Character encoding on Transactd

To handle the character code correctly, you need to specify the character code that is defined in the database and the one that is used in client program.

If you use Japanese in Transactd, MySQL/MariaDB variable character-set-server is must be one of utf8, utf8mb4 or cp932.

Character code kind in the database with Transactd

There are three character code kind in the database with Transactd.

  1. Character code of field value
  2. Character code of field names and table names
  3. Character code of meta-information other than the above 2 (ex: database names)

(1) Character code of field value

The Character code of field value can be confirmed by SHOW CREATE TABLE SQL statement. It also can be confirmed by fielddef::charsetIndex() with Transactd.

This is determined by the design of the table.

(2) Character code of field names and table names

This is the character code of the schema table for Transactd. It can be confirmed by tabledef::schemaCodePage. If you automatically generate a schema table, utf8 is used.

If you created the schema table on your own, it is any character code which was specified by tabledef::schemaCodePage.

(3) Character code of meta-information other than the above 2

The character code of meta-information other than (2) is utf8.

The default character code which is used by the client program

If the character code that is used in the client program is not known, Transactd API can not encode results correctly.

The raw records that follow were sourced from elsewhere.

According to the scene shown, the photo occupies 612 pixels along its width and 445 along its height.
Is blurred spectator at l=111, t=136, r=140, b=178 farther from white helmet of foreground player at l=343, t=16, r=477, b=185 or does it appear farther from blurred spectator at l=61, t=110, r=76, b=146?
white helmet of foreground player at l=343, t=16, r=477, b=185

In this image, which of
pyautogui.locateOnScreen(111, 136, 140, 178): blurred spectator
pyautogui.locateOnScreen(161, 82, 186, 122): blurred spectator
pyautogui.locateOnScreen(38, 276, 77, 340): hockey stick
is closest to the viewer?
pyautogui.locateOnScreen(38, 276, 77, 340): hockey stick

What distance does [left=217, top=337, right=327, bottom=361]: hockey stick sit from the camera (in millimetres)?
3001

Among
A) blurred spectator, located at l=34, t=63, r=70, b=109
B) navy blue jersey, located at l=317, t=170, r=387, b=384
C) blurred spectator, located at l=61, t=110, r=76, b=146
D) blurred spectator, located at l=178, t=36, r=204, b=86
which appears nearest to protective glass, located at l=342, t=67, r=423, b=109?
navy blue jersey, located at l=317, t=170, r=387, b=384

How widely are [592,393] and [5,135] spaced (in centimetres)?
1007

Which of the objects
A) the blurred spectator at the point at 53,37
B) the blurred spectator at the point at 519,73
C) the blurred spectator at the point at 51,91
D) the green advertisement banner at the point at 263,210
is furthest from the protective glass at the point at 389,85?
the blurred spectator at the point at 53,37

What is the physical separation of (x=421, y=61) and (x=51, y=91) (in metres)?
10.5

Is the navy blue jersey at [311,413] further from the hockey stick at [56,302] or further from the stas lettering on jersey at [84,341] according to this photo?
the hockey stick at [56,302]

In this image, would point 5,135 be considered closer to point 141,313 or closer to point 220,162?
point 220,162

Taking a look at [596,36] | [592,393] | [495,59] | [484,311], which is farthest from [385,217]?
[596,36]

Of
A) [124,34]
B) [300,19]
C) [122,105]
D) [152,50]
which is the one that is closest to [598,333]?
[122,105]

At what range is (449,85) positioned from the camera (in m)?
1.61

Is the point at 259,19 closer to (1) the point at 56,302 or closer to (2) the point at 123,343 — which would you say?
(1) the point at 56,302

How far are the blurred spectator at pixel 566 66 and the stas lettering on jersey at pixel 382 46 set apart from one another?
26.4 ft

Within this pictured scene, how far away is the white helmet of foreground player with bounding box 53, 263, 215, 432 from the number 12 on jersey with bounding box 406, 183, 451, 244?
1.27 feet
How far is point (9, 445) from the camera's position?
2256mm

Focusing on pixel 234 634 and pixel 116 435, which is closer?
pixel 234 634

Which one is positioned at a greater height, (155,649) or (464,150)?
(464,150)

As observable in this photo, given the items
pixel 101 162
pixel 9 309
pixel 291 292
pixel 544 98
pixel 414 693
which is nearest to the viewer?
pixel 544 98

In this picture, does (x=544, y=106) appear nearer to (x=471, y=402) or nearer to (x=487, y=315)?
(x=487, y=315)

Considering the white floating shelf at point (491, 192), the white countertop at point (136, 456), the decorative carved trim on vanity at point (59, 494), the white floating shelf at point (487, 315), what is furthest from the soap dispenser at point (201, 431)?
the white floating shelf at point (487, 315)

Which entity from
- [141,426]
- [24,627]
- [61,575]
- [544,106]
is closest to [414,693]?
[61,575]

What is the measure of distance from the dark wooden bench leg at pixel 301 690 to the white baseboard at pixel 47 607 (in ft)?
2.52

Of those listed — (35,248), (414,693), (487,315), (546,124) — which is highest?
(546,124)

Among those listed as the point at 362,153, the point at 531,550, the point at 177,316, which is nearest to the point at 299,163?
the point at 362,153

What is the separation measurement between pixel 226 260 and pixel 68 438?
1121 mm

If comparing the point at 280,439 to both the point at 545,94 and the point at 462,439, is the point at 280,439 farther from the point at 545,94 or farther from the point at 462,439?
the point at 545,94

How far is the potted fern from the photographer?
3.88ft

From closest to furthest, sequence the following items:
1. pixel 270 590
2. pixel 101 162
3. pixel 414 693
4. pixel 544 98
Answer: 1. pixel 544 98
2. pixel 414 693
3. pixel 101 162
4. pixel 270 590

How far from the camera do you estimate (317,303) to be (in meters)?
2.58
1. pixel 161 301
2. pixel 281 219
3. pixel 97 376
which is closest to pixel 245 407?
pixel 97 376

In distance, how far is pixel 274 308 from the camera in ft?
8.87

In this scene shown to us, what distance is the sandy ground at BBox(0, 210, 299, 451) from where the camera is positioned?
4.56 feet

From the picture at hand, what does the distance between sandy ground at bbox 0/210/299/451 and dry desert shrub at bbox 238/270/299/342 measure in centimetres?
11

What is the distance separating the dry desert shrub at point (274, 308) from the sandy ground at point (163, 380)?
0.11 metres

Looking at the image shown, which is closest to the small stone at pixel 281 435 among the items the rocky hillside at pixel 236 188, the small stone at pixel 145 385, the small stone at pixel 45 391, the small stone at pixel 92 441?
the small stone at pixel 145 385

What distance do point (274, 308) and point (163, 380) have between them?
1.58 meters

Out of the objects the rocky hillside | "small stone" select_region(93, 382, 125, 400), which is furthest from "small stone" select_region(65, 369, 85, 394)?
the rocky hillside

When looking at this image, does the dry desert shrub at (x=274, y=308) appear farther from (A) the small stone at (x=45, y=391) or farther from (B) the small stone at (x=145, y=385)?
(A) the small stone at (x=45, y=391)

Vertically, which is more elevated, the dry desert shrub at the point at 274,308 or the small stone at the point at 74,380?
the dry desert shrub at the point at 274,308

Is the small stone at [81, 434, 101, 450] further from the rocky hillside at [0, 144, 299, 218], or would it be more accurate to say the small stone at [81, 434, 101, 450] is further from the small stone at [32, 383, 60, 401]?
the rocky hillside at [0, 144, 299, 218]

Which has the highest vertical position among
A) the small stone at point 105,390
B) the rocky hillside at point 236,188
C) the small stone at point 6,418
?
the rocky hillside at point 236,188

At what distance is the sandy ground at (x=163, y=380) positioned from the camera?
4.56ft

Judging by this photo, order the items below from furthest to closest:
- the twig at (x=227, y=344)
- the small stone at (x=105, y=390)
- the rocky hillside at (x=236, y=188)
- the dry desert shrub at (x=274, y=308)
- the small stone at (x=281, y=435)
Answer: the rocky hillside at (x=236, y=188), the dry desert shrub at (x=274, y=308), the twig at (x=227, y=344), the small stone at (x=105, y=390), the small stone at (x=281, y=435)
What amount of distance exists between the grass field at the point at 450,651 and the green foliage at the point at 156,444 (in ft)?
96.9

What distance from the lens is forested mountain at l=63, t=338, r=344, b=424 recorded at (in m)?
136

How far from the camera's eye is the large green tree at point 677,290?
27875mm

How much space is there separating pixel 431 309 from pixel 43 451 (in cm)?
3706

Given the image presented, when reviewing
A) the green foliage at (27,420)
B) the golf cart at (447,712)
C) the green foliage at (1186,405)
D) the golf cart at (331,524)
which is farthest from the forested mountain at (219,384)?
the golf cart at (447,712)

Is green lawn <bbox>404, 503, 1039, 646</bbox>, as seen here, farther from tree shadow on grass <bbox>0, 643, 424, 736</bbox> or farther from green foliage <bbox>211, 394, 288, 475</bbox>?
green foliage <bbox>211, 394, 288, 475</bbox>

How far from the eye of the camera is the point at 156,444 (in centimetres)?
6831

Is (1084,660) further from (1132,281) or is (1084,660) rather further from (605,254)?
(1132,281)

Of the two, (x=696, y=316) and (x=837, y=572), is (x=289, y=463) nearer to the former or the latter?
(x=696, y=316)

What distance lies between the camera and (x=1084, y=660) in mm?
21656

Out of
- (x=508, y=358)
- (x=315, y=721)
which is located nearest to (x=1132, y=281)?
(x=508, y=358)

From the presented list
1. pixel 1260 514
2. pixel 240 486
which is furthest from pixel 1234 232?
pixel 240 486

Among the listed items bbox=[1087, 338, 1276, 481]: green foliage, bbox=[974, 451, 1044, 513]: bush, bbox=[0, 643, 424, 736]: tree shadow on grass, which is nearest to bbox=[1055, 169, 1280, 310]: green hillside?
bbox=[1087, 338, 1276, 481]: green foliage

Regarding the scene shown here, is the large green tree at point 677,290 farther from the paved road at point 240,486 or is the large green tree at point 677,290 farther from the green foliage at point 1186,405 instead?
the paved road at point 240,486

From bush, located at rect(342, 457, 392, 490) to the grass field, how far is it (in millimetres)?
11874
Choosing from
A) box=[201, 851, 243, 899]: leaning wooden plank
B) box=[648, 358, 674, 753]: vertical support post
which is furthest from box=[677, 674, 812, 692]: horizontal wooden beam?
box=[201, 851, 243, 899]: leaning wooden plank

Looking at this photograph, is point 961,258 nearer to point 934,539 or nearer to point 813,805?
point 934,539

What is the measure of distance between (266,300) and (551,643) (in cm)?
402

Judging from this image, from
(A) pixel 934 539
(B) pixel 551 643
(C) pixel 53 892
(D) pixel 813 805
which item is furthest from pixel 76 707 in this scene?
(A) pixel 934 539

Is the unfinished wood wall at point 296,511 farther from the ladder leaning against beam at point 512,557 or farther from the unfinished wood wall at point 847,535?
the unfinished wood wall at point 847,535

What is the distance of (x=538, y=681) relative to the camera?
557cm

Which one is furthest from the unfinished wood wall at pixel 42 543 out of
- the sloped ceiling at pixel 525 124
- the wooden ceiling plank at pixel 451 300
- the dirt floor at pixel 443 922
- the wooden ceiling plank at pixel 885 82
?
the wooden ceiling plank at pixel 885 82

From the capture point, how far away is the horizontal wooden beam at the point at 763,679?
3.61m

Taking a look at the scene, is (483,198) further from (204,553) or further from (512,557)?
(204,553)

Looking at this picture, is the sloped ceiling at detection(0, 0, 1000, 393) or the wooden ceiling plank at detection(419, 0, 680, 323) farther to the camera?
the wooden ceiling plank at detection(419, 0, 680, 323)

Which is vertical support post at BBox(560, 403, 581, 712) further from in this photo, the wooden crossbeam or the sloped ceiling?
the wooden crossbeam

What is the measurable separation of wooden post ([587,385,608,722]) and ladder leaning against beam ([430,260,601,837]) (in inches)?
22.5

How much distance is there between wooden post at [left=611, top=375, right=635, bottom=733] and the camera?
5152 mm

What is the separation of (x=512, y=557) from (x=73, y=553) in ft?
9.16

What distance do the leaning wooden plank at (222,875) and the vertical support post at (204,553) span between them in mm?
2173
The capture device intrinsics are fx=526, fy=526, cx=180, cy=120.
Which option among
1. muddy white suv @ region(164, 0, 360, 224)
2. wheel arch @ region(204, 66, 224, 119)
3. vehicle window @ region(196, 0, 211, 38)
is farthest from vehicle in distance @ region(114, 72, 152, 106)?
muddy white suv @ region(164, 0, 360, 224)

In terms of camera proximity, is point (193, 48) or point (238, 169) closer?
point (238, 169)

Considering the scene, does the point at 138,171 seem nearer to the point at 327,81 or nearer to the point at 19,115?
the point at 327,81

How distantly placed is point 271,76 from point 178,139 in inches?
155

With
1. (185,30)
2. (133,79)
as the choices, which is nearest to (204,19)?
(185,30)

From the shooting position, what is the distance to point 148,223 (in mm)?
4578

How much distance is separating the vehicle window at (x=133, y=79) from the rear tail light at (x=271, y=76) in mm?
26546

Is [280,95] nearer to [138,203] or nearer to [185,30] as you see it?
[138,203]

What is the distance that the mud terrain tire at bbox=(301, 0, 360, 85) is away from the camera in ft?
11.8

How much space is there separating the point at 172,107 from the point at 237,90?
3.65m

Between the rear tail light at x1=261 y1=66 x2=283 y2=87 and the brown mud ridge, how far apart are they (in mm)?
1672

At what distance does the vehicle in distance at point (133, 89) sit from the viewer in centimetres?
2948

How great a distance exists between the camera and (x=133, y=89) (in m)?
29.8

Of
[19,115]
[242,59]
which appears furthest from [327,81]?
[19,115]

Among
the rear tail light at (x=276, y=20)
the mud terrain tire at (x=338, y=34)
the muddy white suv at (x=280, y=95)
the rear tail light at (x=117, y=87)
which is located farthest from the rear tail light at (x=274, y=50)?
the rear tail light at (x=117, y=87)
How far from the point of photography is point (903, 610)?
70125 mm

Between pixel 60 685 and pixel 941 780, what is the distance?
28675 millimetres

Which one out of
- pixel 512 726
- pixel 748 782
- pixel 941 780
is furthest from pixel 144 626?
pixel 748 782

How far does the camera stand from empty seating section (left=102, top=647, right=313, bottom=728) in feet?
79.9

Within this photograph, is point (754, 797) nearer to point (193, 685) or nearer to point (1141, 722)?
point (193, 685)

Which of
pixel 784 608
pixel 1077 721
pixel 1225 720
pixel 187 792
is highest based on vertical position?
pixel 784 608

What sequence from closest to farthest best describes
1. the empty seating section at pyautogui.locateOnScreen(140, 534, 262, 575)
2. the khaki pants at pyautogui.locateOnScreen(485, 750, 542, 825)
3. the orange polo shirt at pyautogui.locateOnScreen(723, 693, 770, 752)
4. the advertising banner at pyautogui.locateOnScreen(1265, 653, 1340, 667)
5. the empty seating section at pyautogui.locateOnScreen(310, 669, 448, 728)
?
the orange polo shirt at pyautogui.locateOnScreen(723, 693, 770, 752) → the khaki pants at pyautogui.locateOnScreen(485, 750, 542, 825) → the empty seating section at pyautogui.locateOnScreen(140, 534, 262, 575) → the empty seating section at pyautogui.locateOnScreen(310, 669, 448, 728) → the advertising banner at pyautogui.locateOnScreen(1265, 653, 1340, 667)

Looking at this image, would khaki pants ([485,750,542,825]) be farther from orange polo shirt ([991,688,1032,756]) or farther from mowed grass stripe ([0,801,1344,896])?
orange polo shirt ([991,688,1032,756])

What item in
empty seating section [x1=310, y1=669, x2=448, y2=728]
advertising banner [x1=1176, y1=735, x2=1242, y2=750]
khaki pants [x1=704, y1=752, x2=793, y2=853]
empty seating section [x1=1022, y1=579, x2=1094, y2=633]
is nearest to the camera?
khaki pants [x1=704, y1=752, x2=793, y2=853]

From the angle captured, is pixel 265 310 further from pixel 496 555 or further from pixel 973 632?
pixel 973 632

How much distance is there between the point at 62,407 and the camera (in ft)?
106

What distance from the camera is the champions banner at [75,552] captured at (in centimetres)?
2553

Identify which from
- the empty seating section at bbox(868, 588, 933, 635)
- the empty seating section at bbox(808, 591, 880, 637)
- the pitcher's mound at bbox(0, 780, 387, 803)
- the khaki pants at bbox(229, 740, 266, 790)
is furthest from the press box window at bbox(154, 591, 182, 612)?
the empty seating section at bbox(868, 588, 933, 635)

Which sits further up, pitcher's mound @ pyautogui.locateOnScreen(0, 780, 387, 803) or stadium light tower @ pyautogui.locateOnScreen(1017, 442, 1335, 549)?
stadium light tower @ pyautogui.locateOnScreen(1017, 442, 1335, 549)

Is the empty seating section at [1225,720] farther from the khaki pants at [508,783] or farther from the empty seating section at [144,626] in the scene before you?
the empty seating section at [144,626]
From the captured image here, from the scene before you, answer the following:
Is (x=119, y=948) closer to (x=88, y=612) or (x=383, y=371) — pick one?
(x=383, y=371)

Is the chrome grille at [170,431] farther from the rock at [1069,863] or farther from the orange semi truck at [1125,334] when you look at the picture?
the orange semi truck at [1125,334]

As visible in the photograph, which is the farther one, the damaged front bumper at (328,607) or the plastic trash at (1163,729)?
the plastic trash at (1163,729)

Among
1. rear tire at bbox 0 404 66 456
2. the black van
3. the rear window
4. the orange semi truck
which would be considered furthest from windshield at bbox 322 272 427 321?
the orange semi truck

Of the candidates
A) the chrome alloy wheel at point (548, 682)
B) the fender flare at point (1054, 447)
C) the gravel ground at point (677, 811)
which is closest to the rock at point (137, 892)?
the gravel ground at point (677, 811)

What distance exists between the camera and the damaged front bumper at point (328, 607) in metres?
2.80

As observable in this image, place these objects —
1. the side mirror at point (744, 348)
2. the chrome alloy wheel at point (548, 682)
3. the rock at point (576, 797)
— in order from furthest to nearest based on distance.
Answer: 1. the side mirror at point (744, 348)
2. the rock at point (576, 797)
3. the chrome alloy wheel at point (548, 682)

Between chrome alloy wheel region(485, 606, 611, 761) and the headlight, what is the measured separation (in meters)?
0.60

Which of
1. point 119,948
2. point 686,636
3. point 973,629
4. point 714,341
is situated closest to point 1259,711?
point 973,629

To specify character code, use nsdatabase::setExecCodePage(unsigned int codepage).

The default value of it is CP_ACP on Windows, and CP_UTF8 on others.

In the UNICODE version of the library on Windows, the character code for the client program is fixed in utf16. The value specified in the nsdatabase::setExecCodePage will be ignored.

Using API

(1) get/set field value

The field value will be converted automatically from nsdatabase::execCodePage() to fielddef::charsetIndex(), or reverse of it. For example, data parameter in table::setFV(short index, const char* data) is it.

If the two character codes is same, conversion does not occur.

In the UNICODE version of the library on Windows, use the utf16. The field value will be converted automatically from utf16 to fielddef::charsetIndex(), or reverse of it.

(2) get/set field names and table names

The table names and field names will be searched or collated with value which is stored in the schema table for Transactd. For example, name parameter in table::setFV(const char* name, const char* data) is it.

If you generated schema table automatically, specify the string which has been encoded in utf8.

If you created the schema table on your own, you can specify any code page in tabledef::schemaCodePage(). In this case, use the string which has been encoded in the code page which has been specified with tabledef::schemaCodePage() for table names and field names.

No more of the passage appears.